--- Your instructions ---
From the material below, retype exactly the lines that begin at the line with "KC registered Frenchie pups, french bulldogs" and end after the line with "Passing Time (Brian"; pictures stay out of the copy.

--- Task data ---
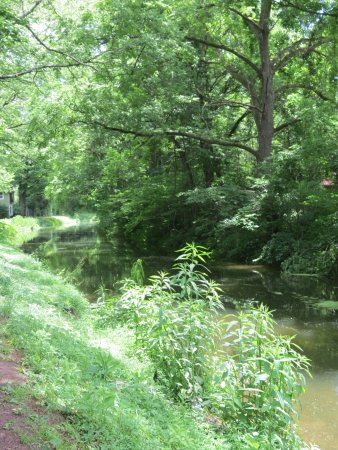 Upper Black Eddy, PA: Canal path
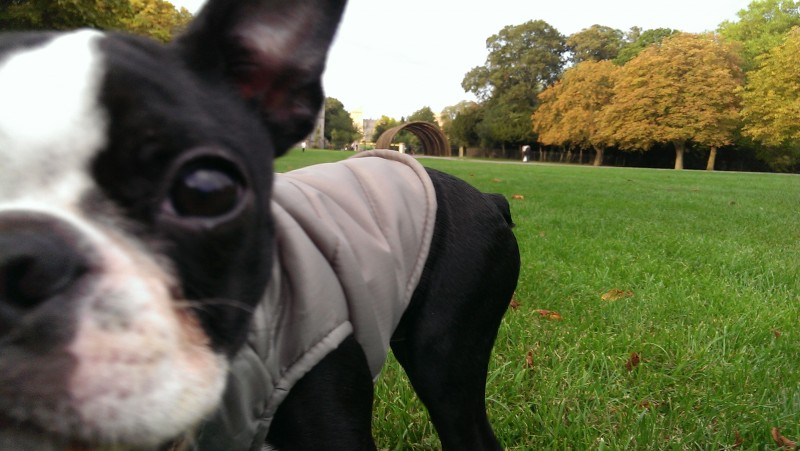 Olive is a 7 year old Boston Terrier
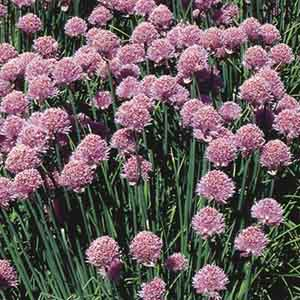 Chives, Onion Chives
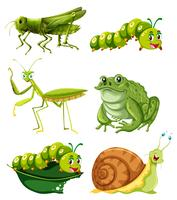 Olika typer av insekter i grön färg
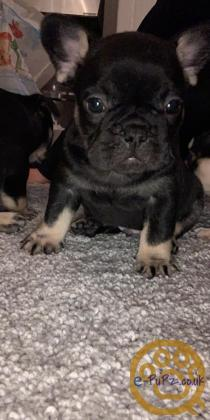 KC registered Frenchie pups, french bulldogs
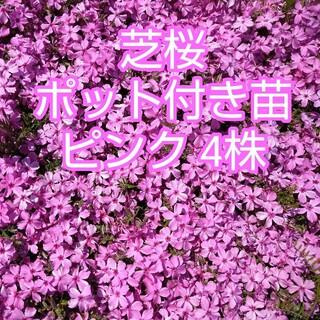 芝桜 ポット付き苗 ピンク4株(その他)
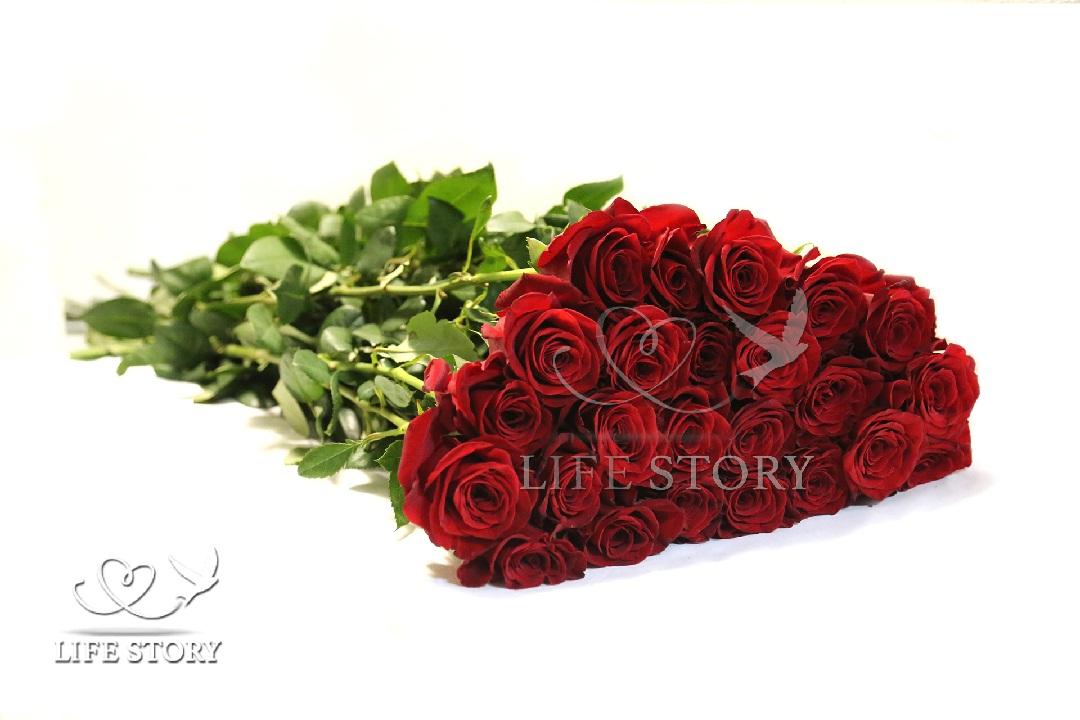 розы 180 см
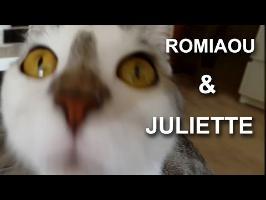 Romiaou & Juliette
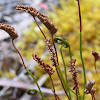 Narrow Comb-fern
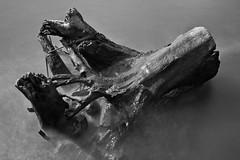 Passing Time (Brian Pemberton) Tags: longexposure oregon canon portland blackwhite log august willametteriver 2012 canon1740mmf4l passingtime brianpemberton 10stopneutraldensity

==

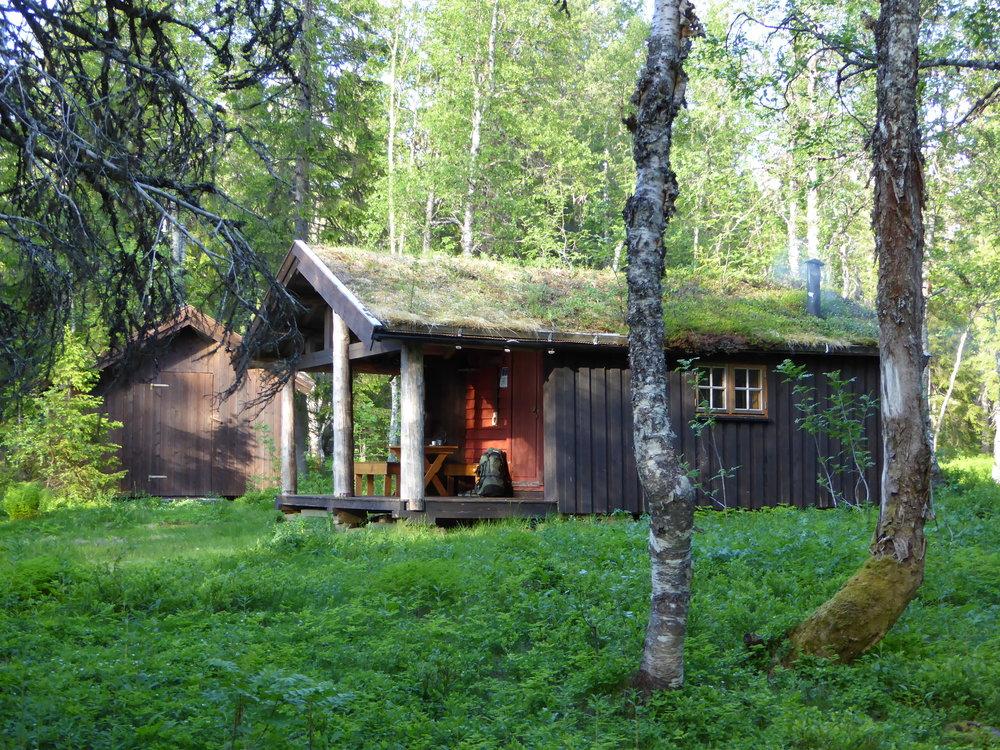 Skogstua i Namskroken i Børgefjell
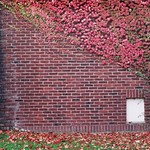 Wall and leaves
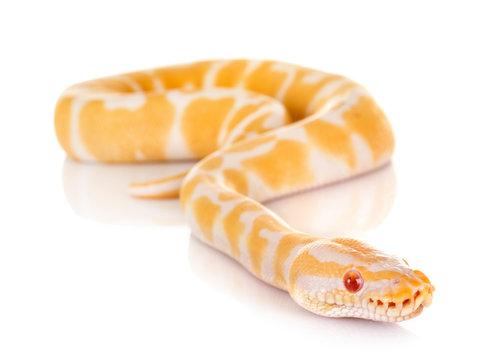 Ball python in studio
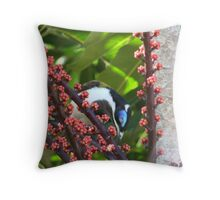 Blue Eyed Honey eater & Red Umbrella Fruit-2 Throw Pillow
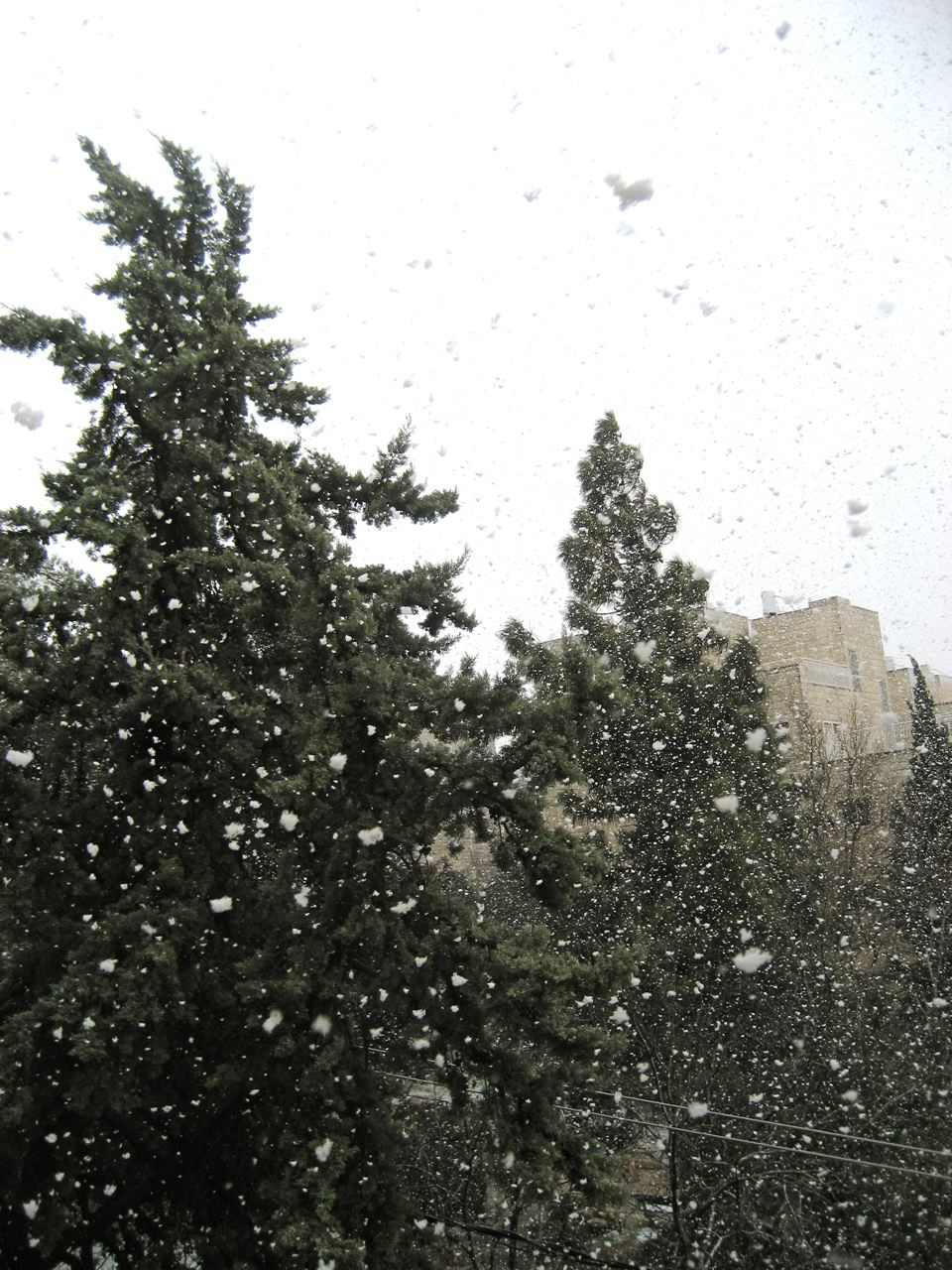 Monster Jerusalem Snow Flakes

--

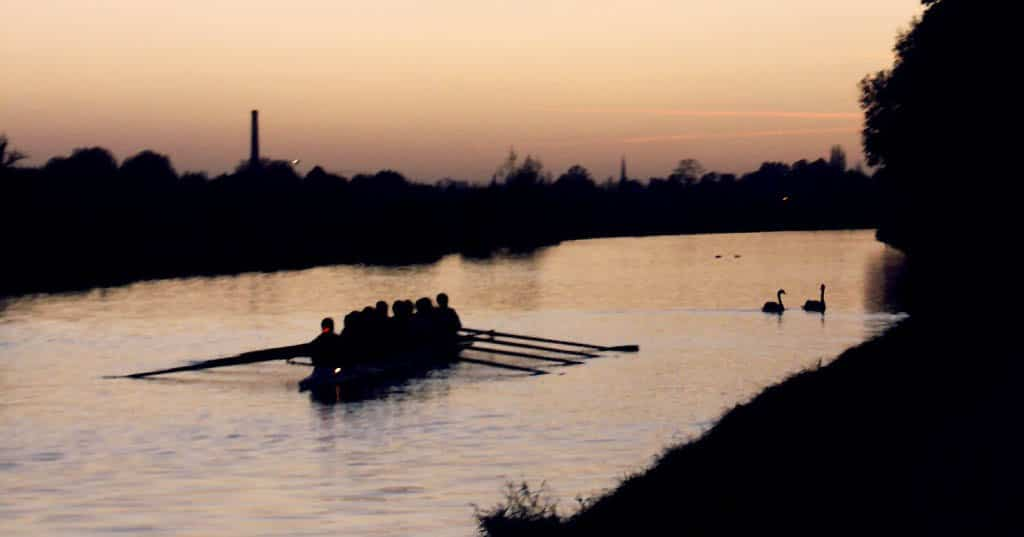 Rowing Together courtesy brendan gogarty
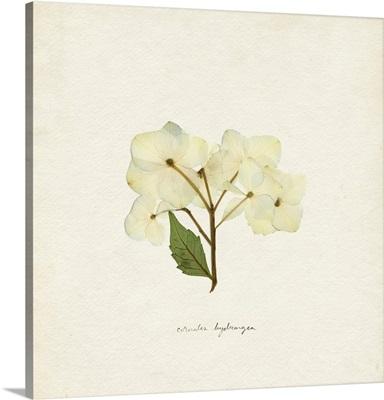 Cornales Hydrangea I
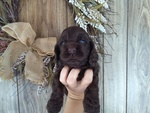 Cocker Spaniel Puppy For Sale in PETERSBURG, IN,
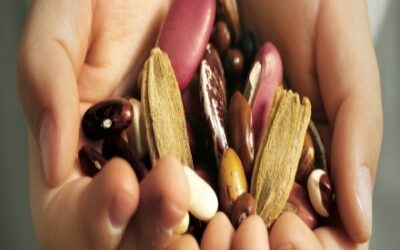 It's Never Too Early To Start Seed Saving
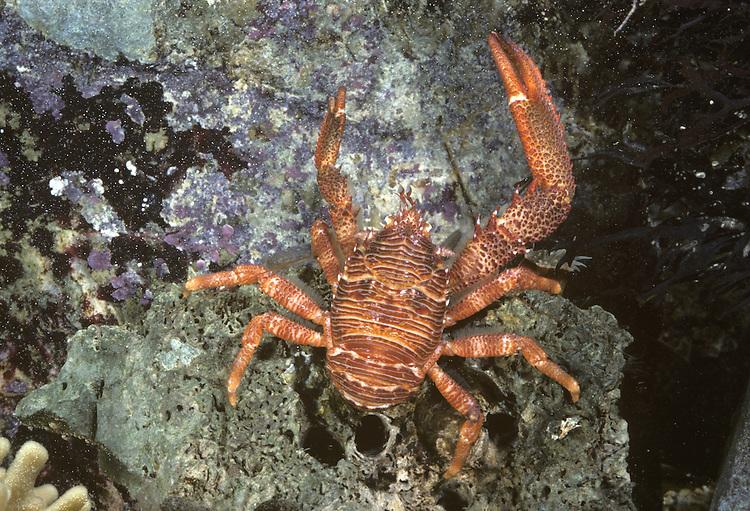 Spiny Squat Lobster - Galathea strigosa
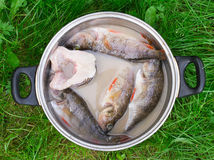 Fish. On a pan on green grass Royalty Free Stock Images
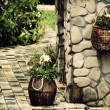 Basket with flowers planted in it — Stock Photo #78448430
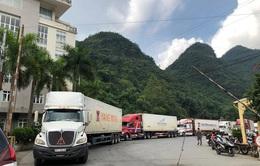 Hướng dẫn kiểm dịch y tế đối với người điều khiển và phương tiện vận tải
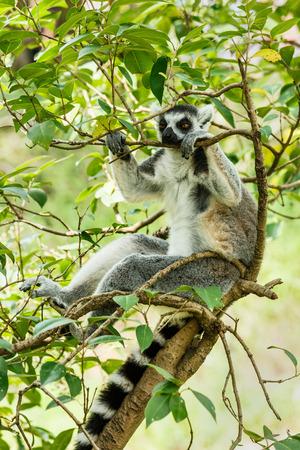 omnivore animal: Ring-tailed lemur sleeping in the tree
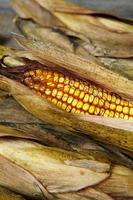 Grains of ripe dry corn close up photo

--- Output ---
 KC registered Frenchie pups, french bulldogs
 芝桜 ポット付き苗 ピンク4株(その他)
 розы 180 см
 Romiaou & Juliette
 Narrow Comb-fern
 Passing Time (Brian Pemberton) Tags: longexposure oregon canon portland blackwhite log august willametteriver 2012 canon1740mmf4l passingtime brianpemberton 10stopneutraldensity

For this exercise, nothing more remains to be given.